As vehicles become increasingly connected and software-driven, validating every possible interaction across systems becomes exponentially more difficult.
Kakati notes that modern vehicles can no longer be treated as collections of independent components. “The braking system engages with ADAS, which is interlinked to the powertrain. The powertrain is connected to the cloud. When something goes wrong in validation, the failure is rarely where it appears. It is usually the result of how these systems interact with each other.”
AI is helping engineering teams tackle this challenge through dependency mapping, defect pattern analysis and intelligent prioritisation of test cases.
Rather than rerunning every test following a software change, AI can determine which scenarios carry the highest risk and should therefore receive priority. “Instead of re-running everything uniformly, AI prioritises based on the change being introduced, the safety-criticality and concentration of past defects.”
When failures occur, AI can also accelerate root-cause analysis by correlating logs, traces and diagnostic information across multiple systems simultaneously. “The goal is not to replace rigorous validation. The role of AI is to make validation more intelligent, faster and more scalable.”
Moving beyond isolated AI use cases
According to Kakati, much of the industry’s initial AI adoption has focused on standalone productivity improvements such as code generation, document summarisation and defect analysis.
While valuable, he believes the next phase of AI adoption will be fundamentally different. “The shift will be from isolated tools to connected intelligence, defined by AI that understands the full engineering environment. Not just the code, but the requirements behind it, the architecture it sits within, the safety standards it must meet, and the field data coming back from vehicles already on the road.”
This is particularly important because automotive engineering operates under constraints that differ significantly from many other software industries.
“In general software development, probabilistic outcomes are acceptable. In automotive, that logic breaks down entirely. If an ADAS system detects a pedestrian, the response must be identical every single time, without exception,” he explains.
As a result, the industry’s challenge is not simply deploying AI but ensuring AI understands and operates within deterministic, safety-critical environments.
The rise of intelligence-defined mobility
Looking ahead, Kakati believes the industry is moving beyond software-defined vehicles toward what he describes as intelligence-defined mobility.
In this future, vehicles will continuously learn from operational data, feeding insights directly back into engineering processes.
“Software-defined vehicles will demand continuous engineering, not release-driven cycles. Autonomous systems will require AI that learns from every kilometre of real-world driving data and feeds that learning directly back into development.”
The traditional boundaries between development, validation and deployment will continue to blur as connected vehicles generate increasingly rich streams of operational intelligence.
“As vehicles become connected, the gap between field and factory will close, wherein a sensor anomaly detected across a fleet in one region becomes an engineering input before it becomes a customer complaint.”
For Kakati, the future of automotive engineering is not about simply adding AI to existing workflows. It is about fundamentally reimagining how vehicles are designed, validated and evolved throughout their lifecycle. “The goal is to help the industry make that leap from software-defined vehicles to intelligence-defined mobility, where the vehicle is not just built with AI but continuously shaped by it.”
As automotive software complexity continues to rise, that shift may ultimately determine how quickly manufacturers can innovate while maintaining the safety and reliability that modern mobility demands.

(Entries from a data source)

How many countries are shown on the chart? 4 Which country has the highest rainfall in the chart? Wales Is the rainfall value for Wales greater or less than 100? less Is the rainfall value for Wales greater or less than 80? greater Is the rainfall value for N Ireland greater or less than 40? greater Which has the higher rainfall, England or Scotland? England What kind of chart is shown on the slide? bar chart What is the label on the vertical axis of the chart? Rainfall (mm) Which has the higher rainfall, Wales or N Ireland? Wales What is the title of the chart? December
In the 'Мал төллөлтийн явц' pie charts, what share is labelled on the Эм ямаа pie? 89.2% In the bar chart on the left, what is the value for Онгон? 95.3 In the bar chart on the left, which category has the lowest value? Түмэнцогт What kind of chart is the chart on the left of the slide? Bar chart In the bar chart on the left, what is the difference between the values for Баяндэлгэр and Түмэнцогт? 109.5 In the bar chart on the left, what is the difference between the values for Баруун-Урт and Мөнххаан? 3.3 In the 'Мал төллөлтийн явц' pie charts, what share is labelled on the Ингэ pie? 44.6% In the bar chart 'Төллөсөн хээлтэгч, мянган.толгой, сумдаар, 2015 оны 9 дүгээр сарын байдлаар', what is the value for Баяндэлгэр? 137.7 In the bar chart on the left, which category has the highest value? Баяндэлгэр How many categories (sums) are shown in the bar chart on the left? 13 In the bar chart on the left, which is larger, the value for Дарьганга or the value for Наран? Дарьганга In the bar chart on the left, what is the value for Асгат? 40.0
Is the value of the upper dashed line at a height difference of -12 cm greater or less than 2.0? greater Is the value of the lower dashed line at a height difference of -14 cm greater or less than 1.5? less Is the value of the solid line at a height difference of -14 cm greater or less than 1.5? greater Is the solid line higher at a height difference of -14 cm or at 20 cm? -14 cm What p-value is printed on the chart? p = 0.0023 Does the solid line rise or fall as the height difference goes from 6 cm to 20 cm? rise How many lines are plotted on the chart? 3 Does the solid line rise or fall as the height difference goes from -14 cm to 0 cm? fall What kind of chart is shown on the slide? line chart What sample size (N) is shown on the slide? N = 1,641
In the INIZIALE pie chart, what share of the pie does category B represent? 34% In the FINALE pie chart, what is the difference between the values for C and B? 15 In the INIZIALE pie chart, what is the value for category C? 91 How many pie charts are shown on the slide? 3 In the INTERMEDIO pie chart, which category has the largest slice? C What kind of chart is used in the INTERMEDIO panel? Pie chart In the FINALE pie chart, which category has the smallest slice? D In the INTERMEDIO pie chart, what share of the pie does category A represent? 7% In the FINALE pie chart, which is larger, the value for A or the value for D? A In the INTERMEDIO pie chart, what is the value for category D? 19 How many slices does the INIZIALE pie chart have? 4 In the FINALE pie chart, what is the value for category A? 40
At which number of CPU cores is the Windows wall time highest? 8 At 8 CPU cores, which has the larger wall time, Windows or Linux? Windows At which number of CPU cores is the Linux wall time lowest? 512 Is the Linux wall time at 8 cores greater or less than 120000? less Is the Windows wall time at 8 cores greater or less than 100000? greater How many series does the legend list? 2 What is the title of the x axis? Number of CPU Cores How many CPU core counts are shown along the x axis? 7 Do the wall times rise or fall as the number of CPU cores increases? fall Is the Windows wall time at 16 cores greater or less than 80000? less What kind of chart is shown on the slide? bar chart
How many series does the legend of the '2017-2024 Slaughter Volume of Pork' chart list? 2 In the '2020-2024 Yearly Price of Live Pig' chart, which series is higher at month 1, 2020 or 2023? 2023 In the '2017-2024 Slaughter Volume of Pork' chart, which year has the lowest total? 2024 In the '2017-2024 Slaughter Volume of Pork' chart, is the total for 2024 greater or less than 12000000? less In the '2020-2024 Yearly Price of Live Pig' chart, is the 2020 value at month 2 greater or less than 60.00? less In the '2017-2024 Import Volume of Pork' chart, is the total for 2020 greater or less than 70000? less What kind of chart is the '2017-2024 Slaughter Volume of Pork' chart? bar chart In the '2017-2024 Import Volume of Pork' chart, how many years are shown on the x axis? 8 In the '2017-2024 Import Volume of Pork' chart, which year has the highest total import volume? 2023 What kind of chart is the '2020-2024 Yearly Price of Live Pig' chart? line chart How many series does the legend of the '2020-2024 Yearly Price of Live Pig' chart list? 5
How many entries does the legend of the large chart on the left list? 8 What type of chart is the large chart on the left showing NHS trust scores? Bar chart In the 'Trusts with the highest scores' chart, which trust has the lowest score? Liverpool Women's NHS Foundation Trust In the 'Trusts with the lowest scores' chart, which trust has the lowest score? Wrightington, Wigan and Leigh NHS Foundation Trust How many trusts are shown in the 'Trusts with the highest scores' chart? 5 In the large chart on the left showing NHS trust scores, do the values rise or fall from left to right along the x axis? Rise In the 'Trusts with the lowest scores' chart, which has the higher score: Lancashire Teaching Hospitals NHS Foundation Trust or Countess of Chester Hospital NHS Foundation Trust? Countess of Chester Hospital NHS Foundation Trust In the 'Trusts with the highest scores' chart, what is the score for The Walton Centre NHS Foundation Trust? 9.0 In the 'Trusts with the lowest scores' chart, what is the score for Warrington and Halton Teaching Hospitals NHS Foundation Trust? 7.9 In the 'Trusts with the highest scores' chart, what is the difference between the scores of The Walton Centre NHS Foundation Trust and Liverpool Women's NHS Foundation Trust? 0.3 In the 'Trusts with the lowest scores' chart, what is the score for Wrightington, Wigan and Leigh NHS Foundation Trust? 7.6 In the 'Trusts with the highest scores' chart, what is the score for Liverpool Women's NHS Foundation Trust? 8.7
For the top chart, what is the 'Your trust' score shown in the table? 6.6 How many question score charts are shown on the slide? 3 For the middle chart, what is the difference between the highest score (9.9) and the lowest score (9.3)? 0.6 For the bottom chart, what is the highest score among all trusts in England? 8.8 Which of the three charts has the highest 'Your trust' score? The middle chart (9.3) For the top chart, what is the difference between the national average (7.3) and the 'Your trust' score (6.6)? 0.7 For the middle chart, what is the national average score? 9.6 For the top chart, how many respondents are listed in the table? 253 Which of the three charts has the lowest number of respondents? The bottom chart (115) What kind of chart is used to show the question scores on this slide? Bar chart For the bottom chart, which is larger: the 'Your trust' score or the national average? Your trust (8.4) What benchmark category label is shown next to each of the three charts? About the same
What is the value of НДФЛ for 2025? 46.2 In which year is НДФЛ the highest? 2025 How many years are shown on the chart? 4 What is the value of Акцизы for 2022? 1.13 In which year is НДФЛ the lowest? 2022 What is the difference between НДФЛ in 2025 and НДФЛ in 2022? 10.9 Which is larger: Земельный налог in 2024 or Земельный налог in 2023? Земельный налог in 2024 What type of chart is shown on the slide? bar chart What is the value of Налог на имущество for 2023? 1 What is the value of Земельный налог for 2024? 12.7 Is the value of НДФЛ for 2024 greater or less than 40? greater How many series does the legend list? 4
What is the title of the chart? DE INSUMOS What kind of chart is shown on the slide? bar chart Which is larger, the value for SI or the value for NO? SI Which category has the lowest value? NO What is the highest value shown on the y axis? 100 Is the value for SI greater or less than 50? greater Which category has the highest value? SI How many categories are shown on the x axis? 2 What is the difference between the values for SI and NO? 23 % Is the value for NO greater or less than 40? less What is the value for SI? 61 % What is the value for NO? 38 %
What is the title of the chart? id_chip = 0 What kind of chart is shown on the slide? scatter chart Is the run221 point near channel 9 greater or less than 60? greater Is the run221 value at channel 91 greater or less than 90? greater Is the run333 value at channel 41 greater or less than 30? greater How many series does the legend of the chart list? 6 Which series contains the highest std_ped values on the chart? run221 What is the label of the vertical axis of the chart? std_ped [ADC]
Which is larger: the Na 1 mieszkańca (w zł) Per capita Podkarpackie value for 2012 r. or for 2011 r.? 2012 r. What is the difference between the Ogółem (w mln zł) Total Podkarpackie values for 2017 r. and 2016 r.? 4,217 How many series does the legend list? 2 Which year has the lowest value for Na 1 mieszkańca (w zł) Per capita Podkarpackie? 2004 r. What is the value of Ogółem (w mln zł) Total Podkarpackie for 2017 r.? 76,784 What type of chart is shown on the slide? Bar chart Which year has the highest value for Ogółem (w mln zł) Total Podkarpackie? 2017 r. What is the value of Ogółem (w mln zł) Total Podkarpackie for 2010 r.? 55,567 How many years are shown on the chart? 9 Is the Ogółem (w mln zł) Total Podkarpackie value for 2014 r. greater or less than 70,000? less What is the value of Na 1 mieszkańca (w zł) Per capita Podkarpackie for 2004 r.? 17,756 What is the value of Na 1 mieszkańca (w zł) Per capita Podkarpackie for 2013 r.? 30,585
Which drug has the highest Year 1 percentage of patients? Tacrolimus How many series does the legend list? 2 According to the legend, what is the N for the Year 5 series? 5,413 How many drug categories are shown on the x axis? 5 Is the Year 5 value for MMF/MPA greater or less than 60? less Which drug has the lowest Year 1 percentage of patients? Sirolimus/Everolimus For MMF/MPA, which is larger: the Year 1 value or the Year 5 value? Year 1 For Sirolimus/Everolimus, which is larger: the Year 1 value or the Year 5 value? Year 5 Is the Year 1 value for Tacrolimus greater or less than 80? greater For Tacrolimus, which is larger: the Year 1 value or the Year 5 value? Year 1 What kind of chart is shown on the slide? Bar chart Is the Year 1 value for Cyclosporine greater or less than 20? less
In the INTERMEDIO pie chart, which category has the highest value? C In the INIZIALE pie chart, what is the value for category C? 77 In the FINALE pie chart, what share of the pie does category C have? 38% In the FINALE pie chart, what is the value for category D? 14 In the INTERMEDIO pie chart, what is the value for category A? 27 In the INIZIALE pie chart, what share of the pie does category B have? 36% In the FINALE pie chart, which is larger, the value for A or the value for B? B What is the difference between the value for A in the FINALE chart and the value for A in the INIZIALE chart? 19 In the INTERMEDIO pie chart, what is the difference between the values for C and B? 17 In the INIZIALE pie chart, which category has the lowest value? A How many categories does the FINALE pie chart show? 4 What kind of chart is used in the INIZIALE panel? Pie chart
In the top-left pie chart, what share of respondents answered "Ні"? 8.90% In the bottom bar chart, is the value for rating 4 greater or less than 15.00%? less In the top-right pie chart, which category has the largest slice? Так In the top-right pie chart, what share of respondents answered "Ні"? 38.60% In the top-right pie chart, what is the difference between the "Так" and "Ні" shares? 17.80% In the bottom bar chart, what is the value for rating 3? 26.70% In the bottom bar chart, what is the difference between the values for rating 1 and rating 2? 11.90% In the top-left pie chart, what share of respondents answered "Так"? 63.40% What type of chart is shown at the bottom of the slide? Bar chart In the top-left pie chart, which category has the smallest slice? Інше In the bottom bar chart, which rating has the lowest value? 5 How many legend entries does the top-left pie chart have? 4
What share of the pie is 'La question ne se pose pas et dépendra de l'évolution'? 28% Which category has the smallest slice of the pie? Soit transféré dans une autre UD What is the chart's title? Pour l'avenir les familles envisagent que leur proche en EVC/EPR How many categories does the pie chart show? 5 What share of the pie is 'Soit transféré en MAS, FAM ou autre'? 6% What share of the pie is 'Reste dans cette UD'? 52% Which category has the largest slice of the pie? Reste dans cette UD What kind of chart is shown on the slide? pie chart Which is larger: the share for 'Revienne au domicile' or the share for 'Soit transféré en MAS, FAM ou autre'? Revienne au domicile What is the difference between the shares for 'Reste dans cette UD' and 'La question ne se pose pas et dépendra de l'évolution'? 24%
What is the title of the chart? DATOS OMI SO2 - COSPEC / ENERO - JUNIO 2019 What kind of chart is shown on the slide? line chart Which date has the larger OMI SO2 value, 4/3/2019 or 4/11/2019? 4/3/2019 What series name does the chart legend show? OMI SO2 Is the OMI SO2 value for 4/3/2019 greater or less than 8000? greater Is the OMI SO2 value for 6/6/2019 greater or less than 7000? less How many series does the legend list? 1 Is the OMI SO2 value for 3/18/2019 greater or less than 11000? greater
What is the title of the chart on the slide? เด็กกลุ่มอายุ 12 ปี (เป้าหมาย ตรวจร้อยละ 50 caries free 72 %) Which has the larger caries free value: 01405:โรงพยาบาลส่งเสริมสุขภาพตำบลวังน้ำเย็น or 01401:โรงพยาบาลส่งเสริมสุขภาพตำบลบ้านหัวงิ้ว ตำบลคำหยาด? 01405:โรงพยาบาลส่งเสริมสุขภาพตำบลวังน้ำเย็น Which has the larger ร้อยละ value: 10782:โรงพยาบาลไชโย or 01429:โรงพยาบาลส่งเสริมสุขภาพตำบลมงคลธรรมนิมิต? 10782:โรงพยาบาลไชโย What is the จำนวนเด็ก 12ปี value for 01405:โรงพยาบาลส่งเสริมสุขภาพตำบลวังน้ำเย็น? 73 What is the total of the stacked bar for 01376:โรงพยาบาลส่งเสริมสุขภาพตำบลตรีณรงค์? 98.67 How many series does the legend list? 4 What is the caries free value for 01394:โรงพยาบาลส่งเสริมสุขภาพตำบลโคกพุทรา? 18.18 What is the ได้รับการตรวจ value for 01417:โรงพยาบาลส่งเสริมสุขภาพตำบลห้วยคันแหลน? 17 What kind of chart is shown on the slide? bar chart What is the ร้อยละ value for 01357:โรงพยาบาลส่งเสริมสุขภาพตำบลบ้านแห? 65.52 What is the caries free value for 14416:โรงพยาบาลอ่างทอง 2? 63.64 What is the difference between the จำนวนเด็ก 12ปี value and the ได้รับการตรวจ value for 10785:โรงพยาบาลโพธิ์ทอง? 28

• _Explore the material_
[a] Answer these questions from the article on AI in automotive engineering:
(i) Which system does the braking system engage with?
(ii) What three standalone productivity improvements has the industry's initial AI adoption focused on?
(iii) What does Kakati say the industry is moving toward beyond software-defined vehicles?
[b] Retype the passage of the article on AI in automotive engineering that begins at the words "The rise of" and stops after "as intelligence-defined mobility.".
These entries come from a source separate from the article on AI in automotive engineering.

• _Answers to each task_
[a]
(i) ADAS
(ii) Code generation, document summarisation and defect analysis
(iii) Intelligence-defined mobility

[b]
The rise of intelligence-defined mobility
Looking ahead, Kakati believes the industry is moving beyond software-defined vehicles toward what he describes as intelligence-defined mobility.